* _Page text_:
↓↓↓
Piracy off the coast of Somalia has flourished over the past decade, and has both caused a global crisis in maritime shipping and destabilized regional security in East Africa. In addition, piracy attacks have spread more recently to the coast of West Africa, and in particular, the Gulf of Guinea. Thus, piracy is an ongoing global issue that should continue to occupy many maritime nations in the near future, and one that should command continuous scholarly attention.

This article examines the issue of juvenile piracy, with a specific focus on the treatment of juvenile piracy suspects by both the capturing as well as prosecuting nation. After describing the pirates' modus operandi and their employment of juveniles, this article argues that states are obligated to treat juveniles with dignity and in a manner that is conducive to their rehabilitation. It further reviews several recent national prosecutions involving alleged juvenile pirates in order to ascertain how different nations have addressed age determinations and treatment of juveniles.
↑↑↑
* _Recorded information_:
↓↓↓
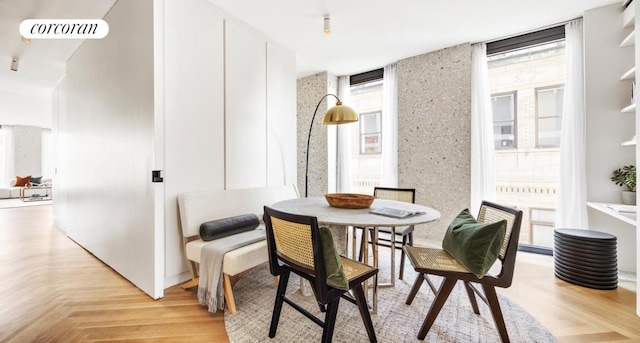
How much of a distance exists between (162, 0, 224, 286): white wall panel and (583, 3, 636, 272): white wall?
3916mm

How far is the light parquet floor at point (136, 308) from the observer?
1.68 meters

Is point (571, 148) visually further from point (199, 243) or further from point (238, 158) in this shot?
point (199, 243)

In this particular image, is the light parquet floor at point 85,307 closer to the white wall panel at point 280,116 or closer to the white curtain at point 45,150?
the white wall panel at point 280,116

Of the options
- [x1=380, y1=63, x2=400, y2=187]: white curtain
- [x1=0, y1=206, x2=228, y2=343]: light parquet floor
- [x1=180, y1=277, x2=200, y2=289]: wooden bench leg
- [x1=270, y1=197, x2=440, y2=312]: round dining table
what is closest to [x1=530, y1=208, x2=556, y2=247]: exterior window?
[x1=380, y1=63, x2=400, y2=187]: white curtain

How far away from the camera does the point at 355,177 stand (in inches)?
↑↑↑
↓↓↓
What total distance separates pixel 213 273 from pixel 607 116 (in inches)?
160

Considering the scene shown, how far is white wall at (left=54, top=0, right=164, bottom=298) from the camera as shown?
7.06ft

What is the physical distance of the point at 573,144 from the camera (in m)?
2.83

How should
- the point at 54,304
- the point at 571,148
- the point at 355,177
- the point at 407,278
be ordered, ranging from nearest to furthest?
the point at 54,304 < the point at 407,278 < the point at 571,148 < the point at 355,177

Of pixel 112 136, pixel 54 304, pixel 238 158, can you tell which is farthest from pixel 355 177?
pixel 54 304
↑↑↑
* _Exercises_:
1/ Retype the passage on piracy from "This article examines" to "treatment of juveniles.".
2/ Name every geographic place or region mentioned in the passage on piracy.
3/ Continue the passage on juvenile piracy from its last sentence.
The items have nothing to do with any of the tasks.

* _Answers for the exercise_:
1/
This article examines the issue of juvenile piracy, with a specific focus on the treatment of juvenile piracy suspects by both the capturing as well as prosecuting nation. After describing the pirates' modus operandi and their employment of juveniles, this article argues that states are obligated to treat juveniles with dignity and in a manner that is conducive to their rehabilitation. It further reviews several recent national prosecutions involving alleged juvenile pirates in order to ascertain how different nations have addressed age determinations and treatment of juveniles.

2/ Somalia, East Africa, West Africa, the Gulf of Guinea

3/
This article concludes that juvenile piracy suspects must be treated distinctly and recommends the following guidelines that arresting and prosecuting nations should follow to fulfill their international legal obligations: each suspect's age must be determined pursuant to medical and scientific procedures, any incarceration of juvenile suspects should occur in appropriate juvenile detention facilities, each juvenile's young age should play an important sentencing factor, and each juvenile's post-conviction incarceration should provide not only a correctional, but also an educational and rehabilitative opportunity.